叫びも泣き声も、まだそこまで歪んでいない――だから、次だ」
仮面の奥で、目が細められる。
「次は、もっと良い編成で来よう。
もっと賢い獣人、もっとしぶといオーガ、
もっと逃げ場のない地形でまた会おうか」
「誰がそんな遊びに付き合うか」
ジンジャーが吐き捨てる。
「付き合わされるさ」
クリオは愉快そうに笑った。
「君たちが歩くところに、火を撒き、罠を撒き、悲鳴を撒く。
その先々で、人が倒れ、家が燃え、畑が黒く染まる。
それを追いかけるようにして――お前たちは、いつか立ち止まらざるを得なくなる」
「その時、誰が命乞いをして、誰が仲間を捨てるのか、私が見たい景色はそういうものなのだ」
「見せてやるものですか!」
フレアリスが吠える。
「皆まとめて、焼却処分して差し上げますわ!」
その横でノーラが無詠唱で、ウォーターボールを崖上に向かって飛ばした。
これ以上、喋らせない。

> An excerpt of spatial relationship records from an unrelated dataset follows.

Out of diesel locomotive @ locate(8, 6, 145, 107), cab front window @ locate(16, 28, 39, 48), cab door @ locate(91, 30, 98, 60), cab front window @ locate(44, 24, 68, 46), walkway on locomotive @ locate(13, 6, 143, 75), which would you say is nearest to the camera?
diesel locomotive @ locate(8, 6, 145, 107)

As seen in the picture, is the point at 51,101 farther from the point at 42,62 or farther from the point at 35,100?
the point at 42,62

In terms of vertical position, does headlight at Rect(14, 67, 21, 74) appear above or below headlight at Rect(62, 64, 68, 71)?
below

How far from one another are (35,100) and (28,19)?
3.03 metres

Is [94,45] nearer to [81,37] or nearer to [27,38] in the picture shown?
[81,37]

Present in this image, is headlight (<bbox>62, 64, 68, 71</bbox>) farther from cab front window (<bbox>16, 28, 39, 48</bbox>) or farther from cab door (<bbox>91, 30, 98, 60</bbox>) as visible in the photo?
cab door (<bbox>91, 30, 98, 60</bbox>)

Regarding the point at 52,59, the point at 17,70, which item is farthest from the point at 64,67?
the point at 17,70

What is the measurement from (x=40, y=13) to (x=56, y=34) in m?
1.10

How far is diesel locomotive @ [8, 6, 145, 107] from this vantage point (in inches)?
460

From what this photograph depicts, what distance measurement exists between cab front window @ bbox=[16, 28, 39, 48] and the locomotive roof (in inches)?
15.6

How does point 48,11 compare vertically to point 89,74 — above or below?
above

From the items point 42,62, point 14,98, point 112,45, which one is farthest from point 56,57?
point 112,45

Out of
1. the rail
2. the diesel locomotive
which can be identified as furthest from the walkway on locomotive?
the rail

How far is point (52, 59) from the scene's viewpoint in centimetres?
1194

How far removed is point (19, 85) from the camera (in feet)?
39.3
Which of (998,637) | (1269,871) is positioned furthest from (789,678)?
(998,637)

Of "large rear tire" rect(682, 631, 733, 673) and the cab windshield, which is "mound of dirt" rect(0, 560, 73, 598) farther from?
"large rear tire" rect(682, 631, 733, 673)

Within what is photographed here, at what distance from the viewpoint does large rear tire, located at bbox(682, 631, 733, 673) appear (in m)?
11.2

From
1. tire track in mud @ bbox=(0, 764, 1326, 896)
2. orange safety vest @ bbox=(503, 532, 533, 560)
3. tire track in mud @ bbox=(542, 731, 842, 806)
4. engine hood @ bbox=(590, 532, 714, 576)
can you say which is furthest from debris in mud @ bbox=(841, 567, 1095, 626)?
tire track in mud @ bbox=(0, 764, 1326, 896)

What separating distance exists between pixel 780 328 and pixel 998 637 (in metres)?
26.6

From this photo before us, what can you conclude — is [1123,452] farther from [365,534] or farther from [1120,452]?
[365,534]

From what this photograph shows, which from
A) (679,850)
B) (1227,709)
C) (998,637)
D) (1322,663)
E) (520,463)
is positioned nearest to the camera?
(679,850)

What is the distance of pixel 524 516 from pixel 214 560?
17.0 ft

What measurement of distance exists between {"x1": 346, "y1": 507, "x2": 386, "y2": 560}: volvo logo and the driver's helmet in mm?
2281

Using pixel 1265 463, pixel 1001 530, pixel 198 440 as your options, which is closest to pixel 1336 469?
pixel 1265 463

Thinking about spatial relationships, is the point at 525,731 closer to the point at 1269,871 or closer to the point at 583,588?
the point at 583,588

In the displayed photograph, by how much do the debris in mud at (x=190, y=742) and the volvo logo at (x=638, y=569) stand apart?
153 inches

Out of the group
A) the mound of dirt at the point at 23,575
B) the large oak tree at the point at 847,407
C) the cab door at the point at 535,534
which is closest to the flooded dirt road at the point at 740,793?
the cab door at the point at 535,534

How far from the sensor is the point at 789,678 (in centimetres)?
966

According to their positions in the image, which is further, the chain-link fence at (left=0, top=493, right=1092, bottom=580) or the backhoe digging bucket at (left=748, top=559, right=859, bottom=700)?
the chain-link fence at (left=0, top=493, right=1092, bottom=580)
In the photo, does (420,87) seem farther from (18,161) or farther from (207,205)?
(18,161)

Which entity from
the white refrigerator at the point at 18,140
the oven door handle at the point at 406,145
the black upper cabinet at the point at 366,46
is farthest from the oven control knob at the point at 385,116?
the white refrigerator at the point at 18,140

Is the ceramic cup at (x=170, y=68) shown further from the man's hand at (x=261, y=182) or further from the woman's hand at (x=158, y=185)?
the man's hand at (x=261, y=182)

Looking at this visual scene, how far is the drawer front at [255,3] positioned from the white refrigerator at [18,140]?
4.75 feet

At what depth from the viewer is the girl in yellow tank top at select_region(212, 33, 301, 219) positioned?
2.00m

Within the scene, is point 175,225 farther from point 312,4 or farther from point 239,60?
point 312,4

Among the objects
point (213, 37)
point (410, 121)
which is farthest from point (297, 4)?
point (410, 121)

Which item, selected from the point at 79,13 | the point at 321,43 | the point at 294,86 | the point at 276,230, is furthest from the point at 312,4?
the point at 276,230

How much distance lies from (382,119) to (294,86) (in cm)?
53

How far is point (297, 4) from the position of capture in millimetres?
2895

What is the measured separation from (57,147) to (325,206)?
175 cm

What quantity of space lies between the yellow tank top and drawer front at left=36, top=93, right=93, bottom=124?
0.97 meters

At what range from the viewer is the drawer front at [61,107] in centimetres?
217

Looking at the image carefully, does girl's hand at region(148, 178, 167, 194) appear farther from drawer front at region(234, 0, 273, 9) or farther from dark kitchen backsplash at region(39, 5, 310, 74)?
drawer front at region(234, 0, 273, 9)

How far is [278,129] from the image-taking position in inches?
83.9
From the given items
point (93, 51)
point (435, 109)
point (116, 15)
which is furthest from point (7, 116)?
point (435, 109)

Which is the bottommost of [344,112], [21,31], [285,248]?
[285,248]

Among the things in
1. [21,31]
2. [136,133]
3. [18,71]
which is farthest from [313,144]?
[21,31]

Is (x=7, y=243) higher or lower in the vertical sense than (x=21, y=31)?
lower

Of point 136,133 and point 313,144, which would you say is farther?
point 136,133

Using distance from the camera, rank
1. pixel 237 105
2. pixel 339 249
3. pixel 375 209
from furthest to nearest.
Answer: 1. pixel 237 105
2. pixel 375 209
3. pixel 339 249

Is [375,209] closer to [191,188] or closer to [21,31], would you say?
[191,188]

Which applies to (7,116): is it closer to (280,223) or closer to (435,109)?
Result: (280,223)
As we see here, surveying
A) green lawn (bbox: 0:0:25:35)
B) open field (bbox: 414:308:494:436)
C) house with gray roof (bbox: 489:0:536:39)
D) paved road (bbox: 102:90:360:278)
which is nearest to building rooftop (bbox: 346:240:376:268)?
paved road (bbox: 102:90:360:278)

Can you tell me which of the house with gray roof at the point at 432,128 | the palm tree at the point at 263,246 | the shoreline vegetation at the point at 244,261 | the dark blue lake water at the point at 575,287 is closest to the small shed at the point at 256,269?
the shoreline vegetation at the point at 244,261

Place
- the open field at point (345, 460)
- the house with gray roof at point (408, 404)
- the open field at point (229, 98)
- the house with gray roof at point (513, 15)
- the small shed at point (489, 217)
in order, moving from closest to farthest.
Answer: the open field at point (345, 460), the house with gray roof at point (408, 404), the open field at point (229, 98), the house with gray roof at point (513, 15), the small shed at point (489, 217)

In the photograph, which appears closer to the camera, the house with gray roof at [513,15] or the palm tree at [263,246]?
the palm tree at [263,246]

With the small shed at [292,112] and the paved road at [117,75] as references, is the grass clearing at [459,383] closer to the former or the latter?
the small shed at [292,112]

そんな気迫で放たれたウォーターボールは、当たると骨くらいはきしませる威力が込められていた。
クリオが指を弾いた。
黒い霧が鐘楼に噴き上がり、一帯を覆い尽くす。
視界が真っ暗になり、耳鳴りのような低い音が谷間に満ちた。
「その台詞、忘れないでおくよ」
数秒後、霧が晴れる。
そこにはもう、黒魔術師の姿はなかった。
鐘楼の縁には、黒く焦げた魔法陣の痕跡だけが残っている。
「……逃げたか」
ジンジャーが奥歯を噛みしめる。
ミントは、腕を押さえながら小さくつぶやいた。
「人が壊れるところが見たい……あいつ、本気でそう思ってる」
「そういうやつが、一番危ないのよ」
ノーラは灰のローブをぎゅっと握る。
「理屈も大義名分もなくて、ただ壊すのが好きなタイプ。
こういうのは、早めに元から断たないと、被害ばっかり増える」
フレアリスは、まだ燻る獣の死体を睨みつけたまま宣言した。
「――次に会ったときは、問答無用で火葬ですわ」
「その時は、核までちゃんと焼きなさいよ」
ノーラが肩をすくめる。
「当然ですわ! 高貴なる焼却処理をお見せして差し上げます!」
風が谷を抜け、焦げた匂いを遠くへ運んでいく。
その奥では廃教会の入り口は、静かに口を開けて佇んでいた。